__CHECK YOUR UNDERSTANDING__:
- a) According to the research statement below, why does pattern recognition leave the question of discovery open? Answer in one to three sentences.
- b) In the research statement below, to what decade does the unifying research interest in patterns trace its origins?
- c) Continue the research statement on patterns and computational mechanics from the point where it stops.

__GIVEN PASSAGE__:
Research:
Over the last four decades Prof. Crutchfield has worked in the areas of
nonlinear dynamics, solid-state physics, astrophysics, fluid mechanics,
critical phenomena and phase transitions, chaos, and pattern formation.
His current research interests center on computational mechanics, the
physics of complexity, statistical inference for nonlinear processes,
genetic algorithms, evolutionary theory, machine learning, distributed
intelligence, animal behavior, and quantum computation. He has published
over 250 papers in
these areas; many are available from his website:
csc.ucdavis.edu/~chaos.
|
Computational Mechanics
|
Dynamics of Learning
|
Evolving Cellular Automata
|
Evolutionary Dynamics |
The unifying theme of my research is
patterns—what they are,
how nature produces them, and how we discover new ones. The origins
of this interest date back to the 1970s, when the advent of powerful
and interactive computers stimulated much work on nonlinear
dynamics—deterministic chaos and bifurcations between distinct
behaviors. This early work raised a number of questions on how the
properties of nonlinear systems bear on the foundations of statistical
mechanics, including the existence of nonequilibrium states and how
one distinguishes molecular chaos—required to derive macroscopic
properties from microscopic dynamics—from the mechanisms of
deterministic chaos.
Progress during the 1980s in analyzing increasingly more complex
nonlinear systems eventually showed that these foundational questions
were special cases of broader issues: How is it that nature spontaneously
generates macroscopic order and structure? What mechanisms support
the production of structure? How does nature balance randomness and
order as structure emerges? And, perhaps most important of all, what
do we mean by structure, pattern, order, and regularity? Can there
be a theory that allows us to measure patterns as concretely and
workably as we measure randomness using thermodynamic entropy and
temperature?
This focus on patterns led to an even more central question, How
do we (or any agent moving through the natural world) discover
patterns in the first place? I call this pattern discovery to
distinguish it from pattern recognition—familiar in engineering,
where one designs systems with a built-in palette of templates, and
familiar in the natural sciences, where one analyzes data in terms
of an hypothesized representation, such as with Fourier transforms.
In these cases, a pattern is recognized when data most closely
matches one of the stored templates. Pattern recognition, however,
begs the question of discovery, Where do these representations come
from in the first place?
Answering these questions led me to develop a generalization of
statistical mechanics that explicitly defines structure and connects
structure in natural systems to how they store and process information.
In short, one asks, How does nature compute? The theory—unsurprisingly
called computational mechanics—attempts to answer three quantitative
questions (i) how much historical information does a system store,
(ii) where is that information stored, and (iii) how is it processed
to produce future behavior? These computational properties complement
the questions we typically ask in physics: How much energy is stored,
in what form is it stored, and how is it transformed over time and space?

__SOURCE MATERIAL__:
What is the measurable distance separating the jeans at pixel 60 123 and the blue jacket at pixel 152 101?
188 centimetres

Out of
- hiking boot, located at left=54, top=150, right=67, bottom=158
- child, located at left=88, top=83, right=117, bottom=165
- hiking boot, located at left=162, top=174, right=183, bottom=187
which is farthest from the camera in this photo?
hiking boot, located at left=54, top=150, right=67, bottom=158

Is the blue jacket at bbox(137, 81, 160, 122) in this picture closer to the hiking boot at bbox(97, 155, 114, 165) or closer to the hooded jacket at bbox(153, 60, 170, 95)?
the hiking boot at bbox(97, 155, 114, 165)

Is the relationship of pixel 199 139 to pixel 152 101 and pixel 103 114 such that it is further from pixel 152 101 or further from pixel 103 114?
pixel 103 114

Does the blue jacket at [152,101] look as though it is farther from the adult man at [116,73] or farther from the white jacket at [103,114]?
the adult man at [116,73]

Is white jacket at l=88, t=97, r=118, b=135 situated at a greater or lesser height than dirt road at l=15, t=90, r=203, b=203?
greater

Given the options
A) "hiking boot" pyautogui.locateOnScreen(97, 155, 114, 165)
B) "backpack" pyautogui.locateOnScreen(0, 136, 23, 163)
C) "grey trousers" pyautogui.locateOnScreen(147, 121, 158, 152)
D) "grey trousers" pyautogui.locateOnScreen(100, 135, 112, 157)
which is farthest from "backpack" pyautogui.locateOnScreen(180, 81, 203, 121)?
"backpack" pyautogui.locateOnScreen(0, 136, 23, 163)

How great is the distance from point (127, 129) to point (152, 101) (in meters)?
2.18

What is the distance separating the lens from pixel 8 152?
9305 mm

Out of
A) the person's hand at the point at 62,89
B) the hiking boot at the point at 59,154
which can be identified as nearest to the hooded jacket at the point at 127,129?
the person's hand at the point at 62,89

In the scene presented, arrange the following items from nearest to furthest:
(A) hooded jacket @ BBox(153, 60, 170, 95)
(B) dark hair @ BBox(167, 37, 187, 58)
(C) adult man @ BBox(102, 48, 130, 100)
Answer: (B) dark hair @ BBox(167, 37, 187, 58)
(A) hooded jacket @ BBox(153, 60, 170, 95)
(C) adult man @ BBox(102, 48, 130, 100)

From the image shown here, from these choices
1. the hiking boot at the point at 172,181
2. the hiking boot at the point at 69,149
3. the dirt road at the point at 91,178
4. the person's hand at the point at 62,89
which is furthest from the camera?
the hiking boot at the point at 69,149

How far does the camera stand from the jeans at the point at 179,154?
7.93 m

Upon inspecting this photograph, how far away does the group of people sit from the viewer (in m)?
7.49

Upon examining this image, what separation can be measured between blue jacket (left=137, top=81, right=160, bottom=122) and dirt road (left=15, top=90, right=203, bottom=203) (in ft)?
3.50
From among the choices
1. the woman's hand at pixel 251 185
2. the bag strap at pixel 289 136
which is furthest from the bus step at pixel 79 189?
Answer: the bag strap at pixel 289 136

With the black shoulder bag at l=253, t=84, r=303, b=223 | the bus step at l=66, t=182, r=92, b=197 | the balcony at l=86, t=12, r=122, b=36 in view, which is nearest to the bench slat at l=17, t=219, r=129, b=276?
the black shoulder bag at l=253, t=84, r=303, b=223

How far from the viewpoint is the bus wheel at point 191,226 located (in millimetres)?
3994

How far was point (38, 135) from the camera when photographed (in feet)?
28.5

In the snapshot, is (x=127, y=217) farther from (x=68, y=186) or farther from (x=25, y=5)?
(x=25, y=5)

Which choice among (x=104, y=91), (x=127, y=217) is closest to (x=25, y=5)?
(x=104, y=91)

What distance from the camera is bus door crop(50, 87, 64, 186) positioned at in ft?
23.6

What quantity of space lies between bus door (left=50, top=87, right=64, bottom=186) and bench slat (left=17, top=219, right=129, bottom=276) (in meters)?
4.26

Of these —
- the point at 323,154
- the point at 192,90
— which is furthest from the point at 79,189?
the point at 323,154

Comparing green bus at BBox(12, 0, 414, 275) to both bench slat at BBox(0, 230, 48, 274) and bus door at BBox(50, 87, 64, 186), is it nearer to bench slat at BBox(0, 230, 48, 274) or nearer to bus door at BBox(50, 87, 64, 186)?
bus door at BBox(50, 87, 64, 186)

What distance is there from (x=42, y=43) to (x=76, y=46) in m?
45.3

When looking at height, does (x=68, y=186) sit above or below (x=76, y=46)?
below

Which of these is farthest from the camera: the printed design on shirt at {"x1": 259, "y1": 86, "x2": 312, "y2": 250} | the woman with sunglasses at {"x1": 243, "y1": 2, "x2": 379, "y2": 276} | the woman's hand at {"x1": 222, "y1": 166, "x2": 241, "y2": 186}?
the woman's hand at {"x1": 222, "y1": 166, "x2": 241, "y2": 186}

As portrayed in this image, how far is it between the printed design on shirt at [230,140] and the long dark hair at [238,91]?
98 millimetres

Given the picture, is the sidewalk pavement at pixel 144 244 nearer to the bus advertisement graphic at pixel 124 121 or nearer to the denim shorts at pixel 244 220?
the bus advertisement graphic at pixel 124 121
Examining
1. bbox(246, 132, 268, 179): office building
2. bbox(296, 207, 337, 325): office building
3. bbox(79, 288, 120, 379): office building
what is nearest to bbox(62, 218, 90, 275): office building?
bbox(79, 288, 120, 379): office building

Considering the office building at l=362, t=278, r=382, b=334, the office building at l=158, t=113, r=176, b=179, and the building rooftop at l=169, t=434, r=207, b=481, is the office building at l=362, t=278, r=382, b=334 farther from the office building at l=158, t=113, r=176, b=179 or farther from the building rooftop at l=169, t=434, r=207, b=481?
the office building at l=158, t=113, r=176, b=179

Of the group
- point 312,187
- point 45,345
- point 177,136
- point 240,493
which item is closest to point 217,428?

__TASK-BY-TASK RESULTS__:
- a) Pattern recognition works from templates or representations that are already in place: built into an engineered system or hypothesized in advance, as with Fourier transforms. A pattern is recognized when data most closely matches one of those stored templates. So pattern recognition never says where the representations came from.

- b) The 1970s.

- c)
In its approach to patterns computational mechanics uses the basic
paradigm of statistical mechanics to synthesize nonlinear dynamics
with information and computation theories. Over the last decade
it has been used in a number domains, some well outside physics—in
learning theory, evolutionary biology, and neuroscience, for example. My current
research focuses on applying computational mechanics to structure in
disordered materials, distributed coordination in collectives of
intelligent agents, pre-biotic evolution, quantum computation, and
the dynamics of learning itself.
|
Synergistic Activities:
-
Scientific Director of a major NSF-funded science museum exhibit series
on pattern formation and complex systems—Turbulent Landscapes: The Forces
that Shape Our World at the San Francisco Exploratorium, July-December 1996. The show toured the
nation's science museums since that time and, most recently, was on
display at the British Museum in London.
-
Director of SFI's Intel-sponsored Program
on Network Dynamics.
-
Director of the SFI's Dynamics of
Learning Group and Computation, Dynamics, and Learning Program.
-
With composer David Dunn, constructing the Theater of Pattern
Formation, a large-scale multichannel video-audio exploration of structure and
emergence in the spatial and acoustic domains. A work in progress, it has been performed
in a number of venues including the 2006 California Institute of the Arts
Center for
Experiments in Art, Information and Technology festival and Burning Man.
Target venues are sensory-immersive interative environments and theaters.
-
Co-founder, Vice President, and Scientific Director of the
Art and Science Laboratory, Santa Fe,
New Mexico, a nonprofit research center that supports
collaborations between artists and scientists working in the computing arts.
-
Referee and Editorial Board member for journals in theoretical physics,
mathematical biology, computer science, nonlinear mathematics, engineering,
and complex systems.
-
Member of the Information Technology and
Creativity committee of the National Academies' Computer
Science and Technology Board.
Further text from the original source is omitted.